Given text: Begin

Defendant claims that the code that purportedly caused the software's malfunction is not a "time bomb" and such malfunction did not affect all users. See Deposition of Commence's President Larry Caretsky's at pp. 26-27. Defendant also maintains that the malfunction did not cause a total shut-down of the software or cause a total corruption of any user's entire computer system. See Deposition of Commence Chief Techology Officer Todd Pape at pp. 27-29. Rather, the malfunction affected the synchronization engine (a component of the server software) which allows for the sharing of certain data. Id.

Given text: End
Supplied data: Begin

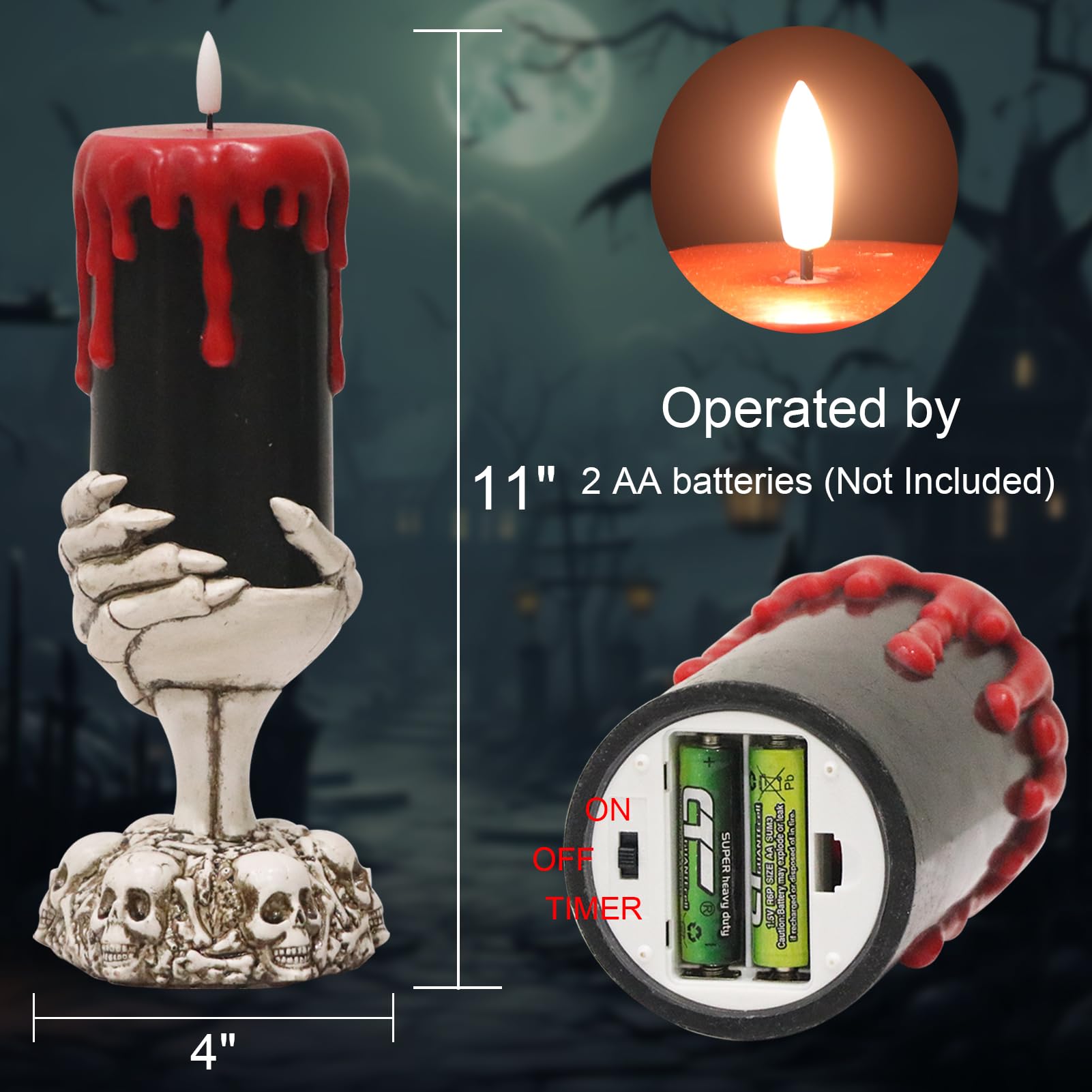 Dromance Black Flameless Flickering Candle With Timer, Blood Dripping Wax Effect Battery Operated Led Pillar Candle With Skeleto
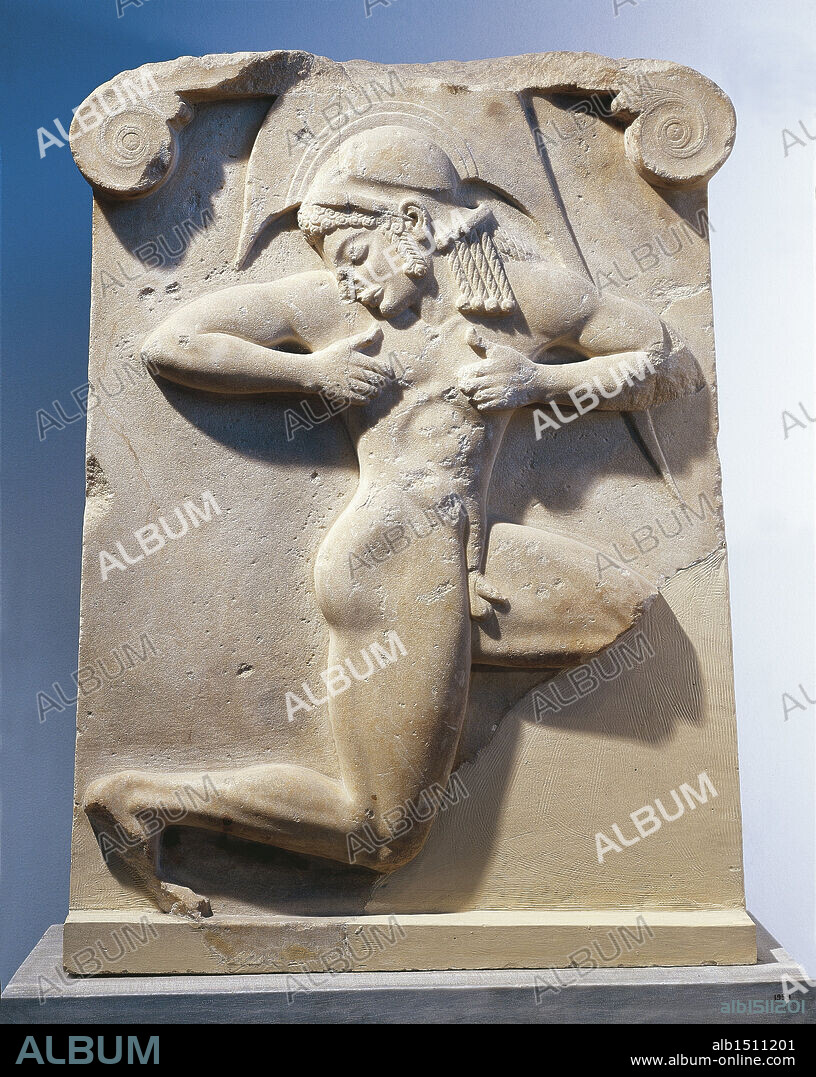 Greek civilization, 6th century b.C. Stele of the marathon runner (dubbed the 'Marathon Stone').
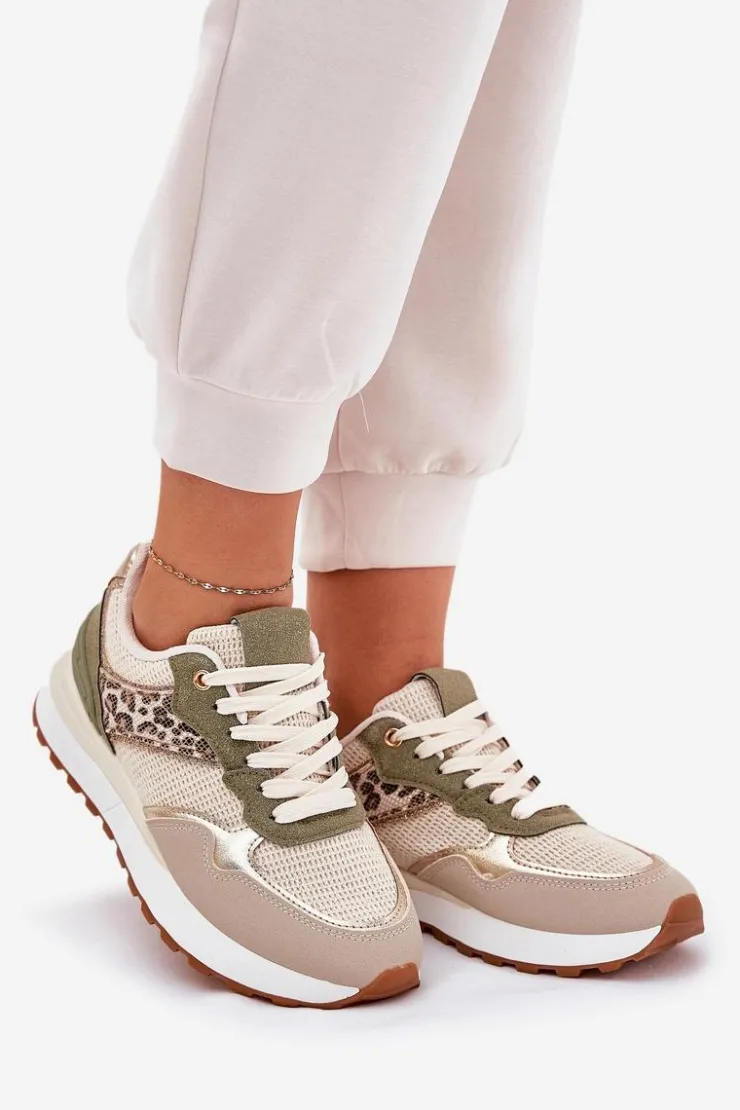 Boto Buty Sportowe Damskie Z Panterką Na Platformie Zielone Davinara Zielony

Supplied data: End

Set of tasks:
**A)** Reproduce, word for word, the stretch of the text about the software malfunction that opens with the words containing "Defendant claims that" and closes with "certain data. Id.".
**B)** Pick up the text about the software malfunction after its final sentence and carry it forward.

Replies:
**A)**
Defendant claims that the code that purportedly caused the software's malfunction is not a "time bomb" and such malfunction did not affect all users. See Deposition of Commence's President Larry Caretsky's at pp. 26-27. Defendant also maintains that the malfunction did not cause a total shut-down of the software or cause a total corruption of any user's entire computer system. See Deposition of Commence Chief Techology Officer Todd Pape at pp. 27-29. Rather, the malfunction affected the synchronization engine (a component of the server software) which allows for the sharing of certain data. Id.

**B)**
In its Amended Complaint, Plaintiff alleges causes of action under the Computer Fraud and Abuse Act, 18 U.S.C. § 1030 ("CFAA") and the New Jersey Consumer Fraud Act, N.J.S.A. 56:8-1, et seq. ("NJCFA"). On this motion, Plaintiff requests that this case be certified as a class action on behalf of all of the networked users of Commence software who suffered damages when the software stopped working on March 20, 2006 ("All User Class"). In the alternative, Plaintiff seeks certification of two subclasses: the first subclass consists of all users of networked versions of Commence's software on March 20, 2006, who were supplied with a patch but did not have to purchase an upgrade to apply the patch ("Non-Upgrade Class"); and the second subclass consists of all users of networked versions of Commence's software on March 20, 2006, who were required to purchase an upgrade to apply the patch ("Upgrade Class").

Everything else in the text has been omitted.